A new report has found that many conversations on Twitter are heavily gender-biased towards men.

Researchers at the Swiss Federal Institute of Technology in Zurich used an algorithm to apply the Bechdel test, which measures bias in conversations between two members of the same gender, to real-life conversations on Twitter, and found that the service was heavily gender-biased towards males.

The study analysed American Twitter users who shared the link to a movie trailer on YouTube over six days, as well as users who tweeted with them over a longer period of time.

About 300 million tweets from around 170,000 users were analysed to create something like a long movie script which formed the basis of an 'interaction network'.

David Garcia, a researcher at the Chair of Systems Design at ETH Zurich, said, "I expected that on Twitter men would mention women in their conversations as often as women mentioned men."

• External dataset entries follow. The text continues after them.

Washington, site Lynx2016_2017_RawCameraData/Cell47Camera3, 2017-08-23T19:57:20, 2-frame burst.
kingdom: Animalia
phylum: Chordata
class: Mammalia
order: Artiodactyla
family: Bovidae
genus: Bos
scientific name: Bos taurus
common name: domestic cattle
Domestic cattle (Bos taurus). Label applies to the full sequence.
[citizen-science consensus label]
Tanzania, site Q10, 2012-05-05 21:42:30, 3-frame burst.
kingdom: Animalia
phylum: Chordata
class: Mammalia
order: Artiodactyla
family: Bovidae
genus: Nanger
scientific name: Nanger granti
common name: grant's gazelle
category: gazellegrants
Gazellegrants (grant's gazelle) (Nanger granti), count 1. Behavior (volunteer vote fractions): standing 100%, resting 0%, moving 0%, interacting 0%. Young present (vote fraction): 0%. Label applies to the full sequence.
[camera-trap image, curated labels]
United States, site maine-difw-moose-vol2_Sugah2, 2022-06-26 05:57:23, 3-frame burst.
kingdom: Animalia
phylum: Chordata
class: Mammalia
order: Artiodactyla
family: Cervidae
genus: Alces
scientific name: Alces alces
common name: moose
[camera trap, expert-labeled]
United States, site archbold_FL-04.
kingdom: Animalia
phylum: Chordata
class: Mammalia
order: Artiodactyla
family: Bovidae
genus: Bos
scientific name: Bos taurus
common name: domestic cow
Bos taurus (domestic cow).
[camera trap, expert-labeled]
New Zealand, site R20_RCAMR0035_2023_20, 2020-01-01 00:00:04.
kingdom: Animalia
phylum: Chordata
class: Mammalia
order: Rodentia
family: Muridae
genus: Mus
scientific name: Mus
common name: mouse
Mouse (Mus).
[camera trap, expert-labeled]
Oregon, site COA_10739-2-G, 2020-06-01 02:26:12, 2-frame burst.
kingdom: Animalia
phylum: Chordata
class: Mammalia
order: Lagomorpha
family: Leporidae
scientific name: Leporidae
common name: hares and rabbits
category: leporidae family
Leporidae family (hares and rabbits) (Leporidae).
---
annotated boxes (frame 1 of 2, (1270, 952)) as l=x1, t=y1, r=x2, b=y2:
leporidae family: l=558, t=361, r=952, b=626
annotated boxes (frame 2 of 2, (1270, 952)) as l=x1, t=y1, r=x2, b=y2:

"The analysis revealed a different picture: Twitter conversations among men featured fewer mentions of women," Garcia said.

"In turn, there were more conversations between female Twitter users that contained references to men than conversations without a male reference."

However, the researchers said that the tweets from students were much less biased against women. Tweets from fathers, on the other hand, were more gender biased, as they interacted less with female users and mentioned women less often even than childless men.

"Possibly this is because fathers tend to be married while men without children may be married or single", Garcia added.

"It appears that Twitter is more male-biased. In comparison, conversations via Myspace, another social network, displayed less of a gender bias than those on Twitter, probably because conversations are more private on Myspace."

The Bechdel test is named after American cartoonist Alison Bechdel, and tests whether a work of fiction features at least two women who talk to each other about something other than a man.